文庫・笹本稜平著『その峰の彼方』を読む

 著者の笹本稜平は、警察小説や国際謀略小説なども書いているが、僕は彼の山岳小説だけを追いかけている。
 最初に読んだのが『春を背負って』だった。
 それに感動して、『還るべき場所』『未踏峰』『南極風』などを読んだ。
 山岳小説をこれほど臨場感あふれて、そして専門的に、さらにリアルに、どうして書けるのだろうかと、感動しながら毎回読み進めている。
 今回は『その峰の彼方』が文庫化されたので、早速、買った。
         
 この小説の舞台は、アラスカのマッキンリー。先住民は、「大いなる者」を意味する「デナリ」と呼んでいるらしい。
 標高は6194メートルだが、北極圏に近い高緯度と独立峰という特異な性格と、地球の自転の影響により低緯度の山と比べて気圧が低く、酸素分圧ではヒマラヤの7000メートル級に相当するといわれるし、山麓からの高度差はヒマラヤの山々は約3700メートルだが、マッキンリーは優に5500メートルに達し、その点では世界一高い山ということになる。
 また、この山で1984年に植村直己、89年に山田昇と、2人の有名な日本人登山家が相次いで命を絶っている。
 このように、著者は物語の冒頭で説明して、物語は展開する。
 僕は30代後半に、ヨーロッパ出張の時、アラスカのアンカレッジ経由で(当時は、ヨーロッパ便はアンカレジ経由だった)、オランダのアムステルダム空港に向かう機中で「この山が植村直己さんが還らぬ人となったマッキンリーです。」と説明をうけた記憶がある。
 冒頭の記述に、それを思い出しながら僕は読み進めた。

 この物語は、文庫本にして560頁という長編である。
 山を愛する一人の男が、最難関である厳冬の未踏ルートに単身挑み、消息を絶つ。
 大学時代からの友人をはじめとして結成された捜索隊は、決死の救出登攀をする。
 彼は、愛する妻もいて、子供をも身籠もっている。アラスカを舞台にした先住民の生活安定のためのホテル建設という大きなビジネスプランも進行中だ。
 なのになぜ今、彼はこのような無謀なチャレンジを行ったのか。
 物語は最後まで、「人はなぜ山に登るのか?」という永遠の命題を、繰り返し、繰り返し、読者に提示する。
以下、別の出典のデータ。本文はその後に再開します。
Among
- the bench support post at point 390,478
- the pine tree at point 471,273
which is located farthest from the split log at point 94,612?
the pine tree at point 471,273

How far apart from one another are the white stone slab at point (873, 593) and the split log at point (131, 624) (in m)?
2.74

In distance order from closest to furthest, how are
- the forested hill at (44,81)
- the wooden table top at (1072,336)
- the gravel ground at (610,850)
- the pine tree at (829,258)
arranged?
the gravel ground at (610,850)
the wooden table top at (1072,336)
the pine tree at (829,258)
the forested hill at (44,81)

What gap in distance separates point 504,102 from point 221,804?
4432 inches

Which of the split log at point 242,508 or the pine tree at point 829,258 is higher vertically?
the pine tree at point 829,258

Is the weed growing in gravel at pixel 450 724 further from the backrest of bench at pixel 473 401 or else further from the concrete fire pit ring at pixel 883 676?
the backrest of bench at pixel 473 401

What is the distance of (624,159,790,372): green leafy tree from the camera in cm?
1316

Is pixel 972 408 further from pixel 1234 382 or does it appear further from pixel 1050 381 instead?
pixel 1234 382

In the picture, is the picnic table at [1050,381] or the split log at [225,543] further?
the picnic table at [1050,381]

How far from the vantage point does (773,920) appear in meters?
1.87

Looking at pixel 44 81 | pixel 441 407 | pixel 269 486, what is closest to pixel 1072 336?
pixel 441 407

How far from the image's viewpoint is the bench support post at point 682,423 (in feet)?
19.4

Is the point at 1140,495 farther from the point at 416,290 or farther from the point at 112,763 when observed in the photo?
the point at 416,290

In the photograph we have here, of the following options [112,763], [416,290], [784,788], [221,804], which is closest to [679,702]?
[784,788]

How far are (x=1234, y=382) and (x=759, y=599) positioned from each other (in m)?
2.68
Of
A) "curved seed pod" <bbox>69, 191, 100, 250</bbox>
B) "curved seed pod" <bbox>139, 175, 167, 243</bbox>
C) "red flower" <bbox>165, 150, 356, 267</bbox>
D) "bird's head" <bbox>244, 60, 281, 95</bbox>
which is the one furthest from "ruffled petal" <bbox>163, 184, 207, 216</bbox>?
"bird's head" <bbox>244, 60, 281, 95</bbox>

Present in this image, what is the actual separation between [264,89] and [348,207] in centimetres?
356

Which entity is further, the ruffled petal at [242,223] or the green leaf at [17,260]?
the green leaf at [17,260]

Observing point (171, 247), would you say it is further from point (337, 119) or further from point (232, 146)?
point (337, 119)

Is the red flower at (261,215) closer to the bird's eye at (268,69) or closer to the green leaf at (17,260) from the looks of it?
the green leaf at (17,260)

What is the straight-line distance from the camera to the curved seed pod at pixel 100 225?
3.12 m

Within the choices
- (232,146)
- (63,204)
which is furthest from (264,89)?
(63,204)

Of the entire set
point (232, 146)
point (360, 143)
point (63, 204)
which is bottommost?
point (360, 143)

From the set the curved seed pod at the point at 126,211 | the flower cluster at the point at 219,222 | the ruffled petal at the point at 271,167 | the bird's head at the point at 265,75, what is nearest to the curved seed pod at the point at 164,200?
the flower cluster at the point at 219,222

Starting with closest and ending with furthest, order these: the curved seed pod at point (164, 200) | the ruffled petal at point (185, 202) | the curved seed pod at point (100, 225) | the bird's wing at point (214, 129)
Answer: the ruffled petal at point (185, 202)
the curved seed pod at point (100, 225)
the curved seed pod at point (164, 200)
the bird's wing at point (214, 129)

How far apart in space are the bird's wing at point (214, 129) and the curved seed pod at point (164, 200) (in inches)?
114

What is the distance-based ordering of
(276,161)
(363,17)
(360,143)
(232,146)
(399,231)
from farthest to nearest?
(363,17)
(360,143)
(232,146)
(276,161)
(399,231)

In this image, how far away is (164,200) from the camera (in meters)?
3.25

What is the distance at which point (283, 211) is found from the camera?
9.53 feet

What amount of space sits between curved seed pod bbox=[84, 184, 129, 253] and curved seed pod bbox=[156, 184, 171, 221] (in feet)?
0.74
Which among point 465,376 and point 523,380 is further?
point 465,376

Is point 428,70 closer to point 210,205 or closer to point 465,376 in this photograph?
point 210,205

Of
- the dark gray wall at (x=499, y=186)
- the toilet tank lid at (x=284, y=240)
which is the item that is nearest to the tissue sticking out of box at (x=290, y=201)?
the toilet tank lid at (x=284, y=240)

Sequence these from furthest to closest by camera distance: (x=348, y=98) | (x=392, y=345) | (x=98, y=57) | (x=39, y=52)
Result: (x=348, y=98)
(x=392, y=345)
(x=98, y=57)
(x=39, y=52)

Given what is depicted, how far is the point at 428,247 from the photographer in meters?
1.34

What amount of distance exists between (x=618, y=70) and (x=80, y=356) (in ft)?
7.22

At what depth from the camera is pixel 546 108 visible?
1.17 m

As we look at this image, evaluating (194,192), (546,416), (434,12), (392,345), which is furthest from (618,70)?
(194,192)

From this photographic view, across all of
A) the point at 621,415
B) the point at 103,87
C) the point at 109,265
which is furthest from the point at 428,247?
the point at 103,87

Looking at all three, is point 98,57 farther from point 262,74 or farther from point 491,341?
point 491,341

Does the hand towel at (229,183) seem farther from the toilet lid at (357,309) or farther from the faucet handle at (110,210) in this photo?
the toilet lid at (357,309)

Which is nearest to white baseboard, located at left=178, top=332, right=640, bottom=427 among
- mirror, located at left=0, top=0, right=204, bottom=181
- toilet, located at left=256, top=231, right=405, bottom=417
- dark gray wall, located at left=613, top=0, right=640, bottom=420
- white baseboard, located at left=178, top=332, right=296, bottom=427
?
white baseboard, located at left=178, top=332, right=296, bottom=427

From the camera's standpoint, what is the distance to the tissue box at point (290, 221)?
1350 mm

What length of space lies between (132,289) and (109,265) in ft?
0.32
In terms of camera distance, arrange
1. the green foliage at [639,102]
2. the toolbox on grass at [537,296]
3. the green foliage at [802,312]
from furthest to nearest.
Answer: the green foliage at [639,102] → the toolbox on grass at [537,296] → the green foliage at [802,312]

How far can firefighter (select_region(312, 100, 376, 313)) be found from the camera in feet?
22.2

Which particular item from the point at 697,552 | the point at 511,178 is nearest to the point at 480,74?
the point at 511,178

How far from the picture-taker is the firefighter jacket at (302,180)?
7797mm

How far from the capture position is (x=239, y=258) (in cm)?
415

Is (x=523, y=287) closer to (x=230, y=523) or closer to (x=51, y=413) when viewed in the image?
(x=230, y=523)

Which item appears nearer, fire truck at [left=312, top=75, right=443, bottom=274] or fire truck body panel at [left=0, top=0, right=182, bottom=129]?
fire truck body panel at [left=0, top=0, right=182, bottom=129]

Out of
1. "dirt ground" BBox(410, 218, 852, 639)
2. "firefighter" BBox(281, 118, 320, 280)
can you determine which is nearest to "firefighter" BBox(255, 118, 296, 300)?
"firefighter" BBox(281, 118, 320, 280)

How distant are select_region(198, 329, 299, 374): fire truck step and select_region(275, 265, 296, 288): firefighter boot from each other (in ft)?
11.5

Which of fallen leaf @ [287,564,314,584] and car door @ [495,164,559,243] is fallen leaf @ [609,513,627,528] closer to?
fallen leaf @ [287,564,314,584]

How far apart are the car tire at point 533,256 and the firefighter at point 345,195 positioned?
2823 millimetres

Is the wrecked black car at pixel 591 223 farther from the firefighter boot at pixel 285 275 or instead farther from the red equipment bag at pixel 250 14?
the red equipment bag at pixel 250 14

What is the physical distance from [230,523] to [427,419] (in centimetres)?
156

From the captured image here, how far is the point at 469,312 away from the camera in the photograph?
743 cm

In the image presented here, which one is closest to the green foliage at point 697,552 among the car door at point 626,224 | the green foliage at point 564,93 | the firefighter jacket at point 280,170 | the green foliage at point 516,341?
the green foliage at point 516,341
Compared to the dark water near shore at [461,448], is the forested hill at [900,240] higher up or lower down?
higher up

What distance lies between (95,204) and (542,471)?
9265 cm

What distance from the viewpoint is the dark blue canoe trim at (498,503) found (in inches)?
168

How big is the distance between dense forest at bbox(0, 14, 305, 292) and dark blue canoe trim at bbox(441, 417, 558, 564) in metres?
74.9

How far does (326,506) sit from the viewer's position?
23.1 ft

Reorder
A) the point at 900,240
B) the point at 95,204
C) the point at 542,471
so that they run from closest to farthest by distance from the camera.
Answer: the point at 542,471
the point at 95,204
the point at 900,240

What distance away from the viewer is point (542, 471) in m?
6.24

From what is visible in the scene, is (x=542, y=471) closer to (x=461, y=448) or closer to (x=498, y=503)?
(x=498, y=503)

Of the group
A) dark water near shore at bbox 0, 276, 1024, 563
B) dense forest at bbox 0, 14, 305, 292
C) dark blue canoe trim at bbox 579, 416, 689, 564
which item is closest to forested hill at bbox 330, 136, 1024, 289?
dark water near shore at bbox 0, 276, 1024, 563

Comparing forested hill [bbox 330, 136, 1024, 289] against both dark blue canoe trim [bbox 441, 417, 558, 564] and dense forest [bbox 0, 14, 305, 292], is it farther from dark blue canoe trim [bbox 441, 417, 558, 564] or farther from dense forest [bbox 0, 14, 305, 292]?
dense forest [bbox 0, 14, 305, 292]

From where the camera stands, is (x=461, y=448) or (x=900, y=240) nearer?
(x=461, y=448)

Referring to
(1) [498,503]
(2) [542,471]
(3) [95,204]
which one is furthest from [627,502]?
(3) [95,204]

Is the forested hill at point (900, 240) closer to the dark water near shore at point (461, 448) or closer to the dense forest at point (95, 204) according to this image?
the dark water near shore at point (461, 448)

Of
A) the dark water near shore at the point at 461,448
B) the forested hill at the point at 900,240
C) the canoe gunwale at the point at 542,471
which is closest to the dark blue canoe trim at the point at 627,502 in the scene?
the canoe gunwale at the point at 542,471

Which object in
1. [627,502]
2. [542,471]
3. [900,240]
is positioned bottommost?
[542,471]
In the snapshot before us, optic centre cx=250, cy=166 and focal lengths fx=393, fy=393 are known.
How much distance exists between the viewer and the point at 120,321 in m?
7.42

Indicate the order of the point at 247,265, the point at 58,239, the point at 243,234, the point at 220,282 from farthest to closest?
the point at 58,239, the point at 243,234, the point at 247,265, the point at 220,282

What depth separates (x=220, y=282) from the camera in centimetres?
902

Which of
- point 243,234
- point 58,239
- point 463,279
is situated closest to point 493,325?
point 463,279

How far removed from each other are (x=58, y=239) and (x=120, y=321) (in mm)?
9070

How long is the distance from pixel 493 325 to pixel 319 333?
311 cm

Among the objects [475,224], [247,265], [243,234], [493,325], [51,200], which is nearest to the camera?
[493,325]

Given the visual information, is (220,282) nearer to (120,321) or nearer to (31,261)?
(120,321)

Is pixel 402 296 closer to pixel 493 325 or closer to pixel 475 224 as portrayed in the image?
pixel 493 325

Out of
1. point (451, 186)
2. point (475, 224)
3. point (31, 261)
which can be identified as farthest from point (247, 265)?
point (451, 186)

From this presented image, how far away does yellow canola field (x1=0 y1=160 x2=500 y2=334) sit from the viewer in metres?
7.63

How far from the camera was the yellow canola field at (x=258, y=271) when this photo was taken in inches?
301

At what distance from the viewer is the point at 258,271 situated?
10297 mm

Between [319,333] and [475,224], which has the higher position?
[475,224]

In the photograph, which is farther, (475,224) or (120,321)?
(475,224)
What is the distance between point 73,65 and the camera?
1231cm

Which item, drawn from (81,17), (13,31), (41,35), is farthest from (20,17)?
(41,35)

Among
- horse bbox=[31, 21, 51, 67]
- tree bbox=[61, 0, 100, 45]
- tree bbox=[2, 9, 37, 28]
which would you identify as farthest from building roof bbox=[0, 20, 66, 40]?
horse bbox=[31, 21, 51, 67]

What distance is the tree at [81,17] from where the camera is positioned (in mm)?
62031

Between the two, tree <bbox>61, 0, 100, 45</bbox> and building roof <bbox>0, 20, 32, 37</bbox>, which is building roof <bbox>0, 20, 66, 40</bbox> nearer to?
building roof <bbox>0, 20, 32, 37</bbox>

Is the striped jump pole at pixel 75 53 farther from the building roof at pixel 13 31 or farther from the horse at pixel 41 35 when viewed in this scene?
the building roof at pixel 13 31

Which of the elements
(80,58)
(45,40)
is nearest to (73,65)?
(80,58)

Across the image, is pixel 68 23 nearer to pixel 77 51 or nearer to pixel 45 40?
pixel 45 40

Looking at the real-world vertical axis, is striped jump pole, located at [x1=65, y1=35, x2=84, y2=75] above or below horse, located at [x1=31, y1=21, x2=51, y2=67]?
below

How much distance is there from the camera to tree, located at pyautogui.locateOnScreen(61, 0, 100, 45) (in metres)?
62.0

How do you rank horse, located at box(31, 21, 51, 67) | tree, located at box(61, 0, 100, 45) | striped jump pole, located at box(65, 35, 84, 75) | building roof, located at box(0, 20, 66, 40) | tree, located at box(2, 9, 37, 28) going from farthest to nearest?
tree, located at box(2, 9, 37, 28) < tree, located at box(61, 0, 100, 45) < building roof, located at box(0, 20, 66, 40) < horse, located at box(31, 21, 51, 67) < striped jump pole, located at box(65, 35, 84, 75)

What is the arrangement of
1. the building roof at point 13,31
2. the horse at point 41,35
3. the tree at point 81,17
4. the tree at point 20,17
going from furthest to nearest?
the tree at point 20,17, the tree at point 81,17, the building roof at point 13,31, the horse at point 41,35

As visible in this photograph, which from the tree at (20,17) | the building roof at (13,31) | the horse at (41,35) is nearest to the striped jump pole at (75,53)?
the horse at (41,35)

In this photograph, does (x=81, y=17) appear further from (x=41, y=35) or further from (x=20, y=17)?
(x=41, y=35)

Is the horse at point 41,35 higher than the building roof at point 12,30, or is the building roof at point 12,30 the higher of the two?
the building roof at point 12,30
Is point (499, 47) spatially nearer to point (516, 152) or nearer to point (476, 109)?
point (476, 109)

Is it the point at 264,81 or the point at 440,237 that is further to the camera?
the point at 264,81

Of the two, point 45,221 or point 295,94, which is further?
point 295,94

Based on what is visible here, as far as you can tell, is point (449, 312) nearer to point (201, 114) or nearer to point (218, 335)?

 そして、また、「生きるとは何か?」という問いも投げかける。
 彼は、普段から次の様な言葉を発していたと妻は語る。
 「自分が何者なのか知りたかった――。ただ大人しく時の流れというベルトコンベアに乗っていれば、生まれてから死ぬまでとくに悩む必要も辛い目標に向かう必要もない。でも死ぬときになって自分は何者だったんだろうと問いかけたとき、たぶんなんの答えも持ち合わせていない。それでも少しもかまわないのかもしれないけど、自分はそういう人生は送れない。それじゃ生まれてこなかったのと変わりないって。」(373頁)
 こんな問いを求めながら、マッキンリーの頂で彼が見つけたものは何か。
 最終部分に、低体温症と高度障害の中で彼が掴んだものを、このように記述している。
 「心のなかにも言葉というものが浮かばない。宇宙の静寂が浸透してきて、自分とのあいだの境界を融かしていくような、不思議な感覚に押し包まれる。
 南峰の頂にたどり着き、くずおれるように雪上に座り込んだ。突然涙が溢れ出た。
 なに一つ自分はなくしていなかった。開いた掌に全宇宙が載っているように、求めたものはすべてここにあったのだ。
 そして了解した。山も雪も雲の岩も風も、すべてが自分の一部であり、自分もまたそれらの一部なのだと。果てもないほど大きな、底知れぬほど深い知恵によって生かされている存在なのだと──。」(547〜578頁)


 笹本稜平の小説は、実に哲学的問いの物語である。